AIM -
Repeat the whole listing exactly.

RECORDS PROVIDED -
****************************************
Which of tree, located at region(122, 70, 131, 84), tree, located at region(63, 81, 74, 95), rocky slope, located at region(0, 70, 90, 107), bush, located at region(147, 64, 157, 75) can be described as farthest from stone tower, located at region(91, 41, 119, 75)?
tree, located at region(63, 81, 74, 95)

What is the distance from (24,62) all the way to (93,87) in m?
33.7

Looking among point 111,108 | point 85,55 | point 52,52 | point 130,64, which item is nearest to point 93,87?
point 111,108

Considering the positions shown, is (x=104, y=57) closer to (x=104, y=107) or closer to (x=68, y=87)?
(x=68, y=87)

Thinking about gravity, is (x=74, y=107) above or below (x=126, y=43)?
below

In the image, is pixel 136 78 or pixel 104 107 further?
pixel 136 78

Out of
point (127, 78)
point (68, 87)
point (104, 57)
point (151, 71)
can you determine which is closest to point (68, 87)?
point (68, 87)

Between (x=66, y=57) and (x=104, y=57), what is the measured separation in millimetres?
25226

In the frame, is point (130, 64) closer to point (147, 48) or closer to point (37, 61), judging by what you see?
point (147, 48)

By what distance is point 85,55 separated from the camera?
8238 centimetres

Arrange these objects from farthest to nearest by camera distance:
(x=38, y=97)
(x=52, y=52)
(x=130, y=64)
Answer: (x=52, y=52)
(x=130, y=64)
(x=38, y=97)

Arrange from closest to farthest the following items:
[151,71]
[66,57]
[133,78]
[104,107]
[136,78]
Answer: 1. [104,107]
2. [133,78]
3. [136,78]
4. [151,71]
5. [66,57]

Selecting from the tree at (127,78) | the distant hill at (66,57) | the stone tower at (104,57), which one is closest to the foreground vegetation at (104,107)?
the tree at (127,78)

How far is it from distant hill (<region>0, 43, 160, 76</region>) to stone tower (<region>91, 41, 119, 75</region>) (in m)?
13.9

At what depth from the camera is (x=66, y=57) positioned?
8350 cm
****************************************
WRITTEN SOLUTION -
Which of tree, located at region(122, 70, 131, 84), tree, located at region(63, 81, 74, 95), rocky slope, located at region(0, 70, 90, 107), bush, located at region(147, 64, 157, 75) can be described as farthest from stone tower, located at region(91, 41, 119, 75)?
tree, located at region(63, 81, 74, 95)

What is the distance from (24,62) all the way to (93,87) in m?
33.7

Looking among point 111,108 | point 85,55 | point 52,52 | point 130,64, which item is nearest to point 93,87?
point 111,108

Considering the positions shown, is (x=104, y=57) closer to (x=104, y=107) or closer to (x=68, y=87)?
(x=68, y=87)

Thinking about gravity, is (x=74, y=107) above or below (x=126, y=43)?
below

In the image, is pixel 136 78 or pixel 104 107 further?
pixel 136 78

Out of
point (127, 78)
point (68, 87)
point (104, 57)
point (151, 71)
can you determine which is closest to point (68, 87)?
point (68, 87)

Between (x=66, y=57) and (x=104, y=57), what is the measured separation in millimetres?
25226

In the frame, is point (130, 64) closer to point (147, 48) or closer to point (37, 61), judging by what you see?
point (147, 48)

By what distance is point 85,55 separated from the camera?
8238 centimetres

Arrange these objects from farthest to nearest by camera distance:
(x=38, y=97)
(x=52, y=52)
(x=130, y=64)
Answer: (x=52, y=52)
(x=130, y=64)
(x=38, y=97)

Arrange from closest to farthest the following items:
[151,71]
[66,57]
[133,78]
[104,107]
[136,78]
Answer: 1. [104,107]
2. [133,78]
3. [136,78]
4. [151,71]
5. [66,57]

Selecting from the tree at (127,78) | the distant hill at (66,57) | the stone tower at (104,57), which one is closest to the foreground vegetation at (104,107)?
the tree at (127,78)

How far is it from distant hill (<region>0, 43, 160, 76</region>) to stone tower (<region>91, 41, 119, 75</region>) (in m)?
13.9

At what depth from the camera is (x=66, y=57) positioned?
8350 cm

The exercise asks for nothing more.